The standard configuration will offer an NXP i.MX8M Plus module, which includes a quad-core ARM Cortex A53 processor and 8GB of RAM. Alternatively, you might choose a configuration based on the Raspberry Pi Compute Module 4, which also includes a quad-core Cortex-A72 processor and 8GB of RAM.
The Pocket Reform will ship with 128GB of built-in storage, but that can be boosted up to 2TB via the SSD slot. There’s also a MicroSD slot for less expensive storage expansion.
The 7-inch display is Full HD, although it can output at up to 4K resolution via the Micro HDMI port if you want to connect the Pocket Reform to an external screen.
The keyboard has mechanical switches, and will come in U.S., U.K., German and other international layouts.
The Pocket Reform will run on a Debian Linux operating system, although it will support other Linux distros, including Ubuntu, Arch and Void.
The device comes with lots of open-source software pre-installed, including the Thunderbird email client, LibreOffice (an open-source rival to Microsoft Office), and both the Chromium and Firefox web browsers.
It will also allow owners to indulge a little retro gaming to match its retro styling, with a variety of classic console emulators pre-installed on the device.

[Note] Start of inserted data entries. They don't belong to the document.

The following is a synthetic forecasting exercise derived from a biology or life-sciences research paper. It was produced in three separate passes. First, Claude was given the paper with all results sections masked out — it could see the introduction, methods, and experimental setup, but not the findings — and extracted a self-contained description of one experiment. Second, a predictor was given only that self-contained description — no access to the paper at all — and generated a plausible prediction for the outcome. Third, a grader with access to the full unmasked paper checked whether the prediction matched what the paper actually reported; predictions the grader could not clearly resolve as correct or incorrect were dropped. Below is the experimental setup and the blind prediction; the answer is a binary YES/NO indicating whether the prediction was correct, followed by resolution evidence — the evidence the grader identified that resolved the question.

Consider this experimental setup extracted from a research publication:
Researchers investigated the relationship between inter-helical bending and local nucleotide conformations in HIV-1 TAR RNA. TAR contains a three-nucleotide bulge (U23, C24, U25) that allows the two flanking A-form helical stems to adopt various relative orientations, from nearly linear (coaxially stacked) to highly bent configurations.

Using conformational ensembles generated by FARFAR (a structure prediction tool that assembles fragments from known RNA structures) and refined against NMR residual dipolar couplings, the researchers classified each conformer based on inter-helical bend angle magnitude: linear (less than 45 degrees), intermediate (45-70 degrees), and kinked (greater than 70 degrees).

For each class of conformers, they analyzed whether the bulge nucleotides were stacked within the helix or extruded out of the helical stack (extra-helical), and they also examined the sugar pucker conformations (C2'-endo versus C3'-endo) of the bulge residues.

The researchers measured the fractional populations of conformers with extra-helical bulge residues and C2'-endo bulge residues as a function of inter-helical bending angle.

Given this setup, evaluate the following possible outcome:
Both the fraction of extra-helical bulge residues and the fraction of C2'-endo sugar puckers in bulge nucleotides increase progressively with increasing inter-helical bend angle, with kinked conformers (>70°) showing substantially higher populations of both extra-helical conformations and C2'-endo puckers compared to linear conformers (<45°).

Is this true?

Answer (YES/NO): NO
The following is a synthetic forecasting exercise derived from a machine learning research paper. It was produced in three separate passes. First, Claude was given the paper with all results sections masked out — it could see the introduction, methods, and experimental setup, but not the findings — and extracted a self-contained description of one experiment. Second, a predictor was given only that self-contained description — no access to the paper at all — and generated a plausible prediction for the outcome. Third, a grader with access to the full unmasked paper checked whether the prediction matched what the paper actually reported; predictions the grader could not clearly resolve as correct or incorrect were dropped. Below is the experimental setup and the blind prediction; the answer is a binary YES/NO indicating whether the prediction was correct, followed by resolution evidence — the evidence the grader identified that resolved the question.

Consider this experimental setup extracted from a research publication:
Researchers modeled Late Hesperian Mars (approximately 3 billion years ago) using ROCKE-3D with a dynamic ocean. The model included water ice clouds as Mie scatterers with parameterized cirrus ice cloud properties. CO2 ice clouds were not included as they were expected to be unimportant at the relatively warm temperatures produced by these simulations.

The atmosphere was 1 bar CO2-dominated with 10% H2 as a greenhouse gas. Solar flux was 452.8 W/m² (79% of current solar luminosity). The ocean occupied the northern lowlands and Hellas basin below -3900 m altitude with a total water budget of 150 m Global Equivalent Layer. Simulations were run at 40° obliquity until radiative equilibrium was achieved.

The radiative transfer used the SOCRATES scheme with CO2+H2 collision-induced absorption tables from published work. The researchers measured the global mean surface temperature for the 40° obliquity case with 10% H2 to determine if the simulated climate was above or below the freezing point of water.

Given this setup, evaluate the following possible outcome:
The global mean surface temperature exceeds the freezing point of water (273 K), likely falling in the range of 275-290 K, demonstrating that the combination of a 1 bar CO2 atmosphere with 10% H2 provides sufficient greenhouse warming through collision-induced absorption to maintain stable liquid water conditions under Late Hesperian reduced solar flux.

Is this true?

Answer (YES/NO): NO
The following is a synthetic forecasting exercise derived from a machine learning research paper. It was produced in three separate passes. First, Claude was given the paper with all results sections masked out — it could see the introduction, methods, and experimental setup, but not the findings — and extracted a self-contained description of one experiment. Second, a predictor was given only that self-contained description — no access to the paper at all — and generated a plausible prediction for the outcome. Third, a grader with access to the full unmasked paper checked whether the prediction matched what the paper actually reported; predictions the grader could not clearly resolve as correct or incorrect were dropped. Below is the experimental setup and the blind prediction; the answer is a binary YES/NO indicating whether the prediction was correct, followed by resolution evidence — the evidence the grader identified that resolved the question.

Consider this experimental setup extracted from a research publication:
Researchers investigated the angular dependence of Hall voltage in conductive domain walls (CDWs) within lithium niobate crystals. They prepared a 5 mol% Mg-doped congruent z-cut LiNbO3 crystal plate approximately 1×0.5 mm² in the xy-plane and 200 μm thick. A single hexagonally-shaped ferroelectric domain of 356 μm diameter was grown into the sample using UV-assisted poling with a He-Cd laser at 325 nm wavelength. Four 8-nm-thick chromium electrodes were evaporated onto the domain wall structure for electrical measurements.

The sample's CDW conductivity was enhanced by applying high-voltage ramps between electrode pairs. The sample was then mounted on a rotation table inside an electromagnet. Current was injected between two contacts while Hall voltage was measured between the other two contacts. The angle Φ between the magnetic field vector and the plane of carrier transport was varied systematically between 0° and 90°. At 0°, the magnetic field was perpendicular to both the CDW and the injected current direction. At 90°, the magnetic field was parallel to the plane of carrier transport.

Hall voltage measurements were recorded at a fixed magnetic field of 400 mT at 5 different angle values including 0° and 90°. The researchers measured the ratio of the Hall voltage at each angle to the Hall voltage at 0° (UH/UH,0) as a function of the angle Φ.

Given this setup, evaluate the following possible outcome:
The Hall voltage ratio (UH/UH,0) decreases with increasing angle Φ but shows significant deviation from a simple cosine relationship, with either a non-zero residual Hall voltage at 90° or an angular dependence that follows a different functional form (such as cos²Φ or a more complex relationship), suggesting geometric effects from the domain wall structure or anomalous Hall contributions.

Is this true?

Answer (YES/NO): NO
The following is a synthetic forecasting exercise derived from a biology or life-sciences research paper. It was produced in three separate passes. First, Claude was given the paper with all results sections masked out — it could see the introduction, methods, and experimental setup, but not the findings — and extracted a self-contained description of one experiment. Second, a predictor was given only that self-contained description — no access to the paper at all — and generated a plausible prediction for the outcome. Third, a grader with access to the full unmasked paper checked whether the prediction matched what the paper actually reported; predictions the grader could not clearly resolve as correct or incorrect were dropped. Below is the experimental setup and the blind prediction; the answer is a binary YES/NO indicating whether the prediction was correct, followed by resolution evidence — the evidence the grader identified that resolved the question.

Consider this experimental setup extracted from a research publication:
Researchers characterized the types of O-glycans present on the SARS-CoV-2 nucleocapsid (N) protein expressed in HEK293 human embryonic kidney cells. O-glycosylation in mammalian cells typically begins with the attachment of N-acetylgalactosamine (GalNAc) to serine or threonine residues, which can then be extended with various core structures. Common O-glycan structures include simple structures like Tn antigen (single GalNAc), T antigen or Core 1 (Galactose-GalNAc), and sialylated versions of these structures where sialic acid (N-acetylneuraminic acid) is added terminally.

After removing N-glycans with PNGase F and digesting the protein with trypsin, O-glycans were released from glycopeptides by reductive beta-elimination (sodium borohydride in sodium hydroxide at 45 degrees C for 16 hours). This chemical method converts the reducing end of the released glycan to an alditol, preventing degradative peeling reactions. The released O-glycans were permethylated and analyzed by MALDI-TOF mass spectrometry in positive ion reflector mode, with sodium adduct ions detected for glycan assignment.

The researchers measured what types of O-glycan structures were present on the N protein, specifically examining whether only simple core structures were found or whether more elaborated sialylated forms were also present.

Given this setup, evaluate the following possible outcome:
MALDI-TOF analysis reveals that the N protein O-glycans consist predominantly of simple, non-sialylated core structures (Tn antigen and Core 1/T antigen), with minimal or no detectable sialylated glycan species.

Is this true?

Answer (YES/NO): NO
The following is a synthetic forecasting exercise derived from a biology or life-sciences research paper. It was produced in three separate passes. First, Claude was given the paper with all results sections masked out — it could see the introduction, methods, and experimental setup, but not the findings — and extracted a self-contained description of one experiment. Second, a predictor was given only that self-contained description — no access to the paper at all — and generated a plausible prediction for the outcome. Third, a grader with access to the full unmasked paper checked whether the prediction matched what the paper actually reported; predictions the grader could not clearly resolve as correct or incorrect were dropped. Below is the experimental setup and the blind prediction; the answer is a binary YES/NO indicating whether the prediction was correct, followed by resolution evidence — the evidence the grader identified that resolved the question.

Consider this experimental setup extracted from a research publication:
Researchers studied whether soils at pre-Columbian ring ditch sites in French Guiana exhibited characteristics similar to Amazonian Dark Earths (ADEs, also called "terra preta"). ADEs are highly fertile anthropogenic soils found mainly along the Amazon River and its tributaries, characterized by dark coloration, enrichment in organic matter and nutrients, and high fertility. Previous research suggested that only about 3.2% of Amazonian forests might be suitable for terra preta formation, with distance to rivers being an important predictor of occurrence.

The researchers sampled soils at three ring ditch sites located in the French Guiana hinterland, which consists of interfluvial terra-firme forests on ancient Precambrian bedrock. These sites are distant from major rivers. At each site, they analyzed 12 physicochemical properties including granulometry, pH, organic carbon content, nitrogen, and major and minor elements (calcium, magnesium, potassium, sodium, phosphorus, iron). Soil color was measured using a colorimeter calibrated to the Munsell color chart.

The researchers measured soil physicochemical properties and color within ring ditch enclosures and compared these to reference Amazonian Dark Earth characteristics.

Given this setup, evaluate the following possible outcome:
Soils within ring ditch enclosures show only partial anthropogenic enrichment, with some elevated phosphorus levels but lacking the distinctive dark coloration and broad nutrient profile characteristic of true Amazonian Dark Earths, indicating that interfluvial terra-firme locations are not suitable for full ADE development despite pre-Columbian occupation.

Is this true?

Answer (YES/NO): NO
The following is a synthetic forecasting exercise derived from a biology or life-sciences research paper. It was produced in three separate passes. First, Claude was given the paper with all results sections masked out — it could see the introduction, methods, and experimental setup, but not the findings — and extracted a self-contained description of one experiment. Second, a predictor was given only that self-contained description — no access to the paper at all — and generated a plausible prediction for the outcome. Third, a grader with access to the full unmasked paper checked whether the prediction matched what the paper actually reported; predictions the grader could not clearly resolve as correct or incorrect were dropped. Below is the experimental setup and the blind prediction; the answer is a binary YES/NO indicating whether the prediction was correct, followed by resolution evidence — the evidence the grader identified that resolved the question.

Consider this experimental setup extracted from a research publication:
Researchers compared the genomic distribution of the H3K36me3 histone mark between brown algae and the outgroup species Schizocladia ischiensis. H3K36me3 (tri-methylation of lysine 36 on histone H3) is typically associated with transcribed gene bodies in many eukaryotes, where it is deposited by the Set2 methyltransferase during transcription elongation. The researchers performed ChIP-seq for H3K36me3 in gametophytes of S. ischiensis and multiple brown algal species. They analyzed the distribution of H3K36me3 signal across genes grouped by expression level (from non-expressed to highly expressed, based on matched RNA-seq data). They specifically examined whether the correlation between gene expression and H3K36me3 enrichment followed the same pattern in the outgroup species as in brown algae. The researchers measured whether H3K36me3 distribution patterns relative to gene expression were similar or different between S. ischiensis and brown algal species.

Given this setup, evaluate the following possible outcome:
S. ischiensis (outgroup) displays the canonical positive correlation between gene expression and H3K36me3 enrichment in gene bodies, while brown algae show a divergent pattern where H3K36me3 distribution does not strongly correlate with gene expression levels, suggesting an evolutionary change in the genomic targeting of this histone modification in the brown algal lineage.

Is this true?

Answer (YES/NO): NO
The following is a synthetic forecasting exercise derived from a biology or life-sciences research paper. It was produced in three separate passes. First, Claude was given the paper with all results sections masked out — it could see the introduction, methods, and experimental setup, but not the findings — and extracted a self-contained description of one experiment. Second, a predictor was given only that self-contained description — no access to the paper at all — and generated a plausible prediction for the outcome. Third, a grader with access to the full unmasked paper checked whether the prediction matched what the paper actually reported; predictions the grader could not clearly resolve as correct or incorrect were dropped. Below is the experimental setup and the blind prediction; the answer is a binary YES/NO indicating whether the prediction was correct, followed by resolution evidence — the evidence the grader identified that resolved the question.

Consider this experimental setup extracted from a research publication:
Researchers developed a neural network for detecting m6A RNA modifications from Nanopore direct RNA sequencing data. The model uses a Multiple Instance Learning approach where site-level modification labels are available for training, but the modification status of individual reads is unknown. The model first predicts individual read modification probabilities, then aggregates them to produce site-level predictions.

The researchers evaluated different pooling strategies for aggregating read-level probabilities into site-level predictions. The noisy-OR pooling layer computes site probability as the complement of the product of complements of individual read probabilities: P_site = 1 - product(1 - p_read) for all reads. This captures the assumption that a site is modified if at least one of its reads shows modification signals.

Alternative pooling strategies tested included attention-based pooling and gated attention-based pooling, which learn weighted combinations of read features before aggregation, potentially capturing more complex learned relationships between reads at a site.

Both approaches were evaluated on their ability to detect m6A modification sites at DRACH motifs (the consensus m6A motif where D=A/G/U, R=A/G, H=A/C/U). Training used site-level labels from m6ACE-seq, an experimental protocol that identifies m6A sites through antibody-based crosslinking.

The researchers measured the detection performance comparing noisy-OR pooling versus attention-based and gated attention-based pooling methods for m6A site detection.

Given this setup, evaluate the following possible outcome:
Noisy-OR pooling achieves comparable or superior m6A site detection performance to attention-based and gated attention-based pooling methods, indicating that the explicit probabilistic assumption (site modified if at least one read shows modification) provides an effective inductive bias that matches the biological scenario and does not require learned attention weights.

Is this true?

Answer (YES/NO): YES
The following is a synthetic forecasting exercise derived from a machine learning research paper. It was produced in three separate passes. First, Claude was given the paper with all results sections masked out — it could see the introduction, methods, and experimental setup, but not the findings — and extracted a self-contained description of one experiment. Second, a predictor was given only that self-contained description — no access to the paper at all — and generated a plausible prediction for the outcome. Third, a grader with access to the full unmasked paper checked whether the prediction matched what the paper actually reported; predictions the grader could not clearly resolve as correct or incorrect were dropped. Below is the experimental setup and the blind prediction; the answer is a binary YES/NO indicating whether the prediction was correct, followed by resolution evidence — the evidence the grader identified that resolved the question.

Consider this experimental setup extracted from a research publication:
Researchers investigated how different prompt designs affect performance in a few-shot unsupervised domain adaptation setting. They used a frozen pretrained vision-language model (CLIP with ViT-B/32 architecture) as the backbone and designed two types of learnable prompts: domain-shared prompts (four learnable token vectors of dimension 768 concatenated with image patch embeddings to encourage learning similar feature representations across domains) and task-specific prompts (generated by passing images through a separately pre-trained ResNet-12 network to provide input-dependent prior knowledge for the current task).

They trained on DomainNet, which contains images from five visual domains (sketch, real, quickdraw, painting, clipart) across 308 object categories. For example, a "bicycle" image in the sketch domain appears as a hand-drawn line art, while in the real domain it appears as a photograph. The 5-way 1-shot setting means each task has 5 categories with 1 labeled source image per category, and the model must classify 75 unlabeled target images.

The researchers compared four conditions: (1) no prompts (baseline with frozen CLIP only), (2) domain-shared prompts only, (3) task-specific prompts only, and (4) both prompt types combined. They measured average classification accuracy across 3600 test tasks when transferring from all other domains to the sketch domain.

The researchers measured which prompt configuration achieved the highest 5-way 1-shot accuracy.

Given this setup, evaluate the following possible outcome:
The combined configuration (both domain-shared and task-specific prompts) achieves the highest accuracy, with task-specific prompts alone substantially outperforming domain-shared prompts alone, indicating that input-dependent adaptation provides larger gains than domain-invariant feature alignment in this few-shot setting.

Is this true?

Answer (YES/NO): NO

There’s confirmation of the price or the launch date of the Pocket Reform yet, with potential buyers urged to sign up for updates on the Pocket Reform website.
The Pocket Reform isn’t the only recent device to hark back to the 1990s with PDA-style hardware.
For example, the Astro Slide 5G is largely inspired by the design of the Psion Series 5, with a keyboard that slides out from underneath the screen.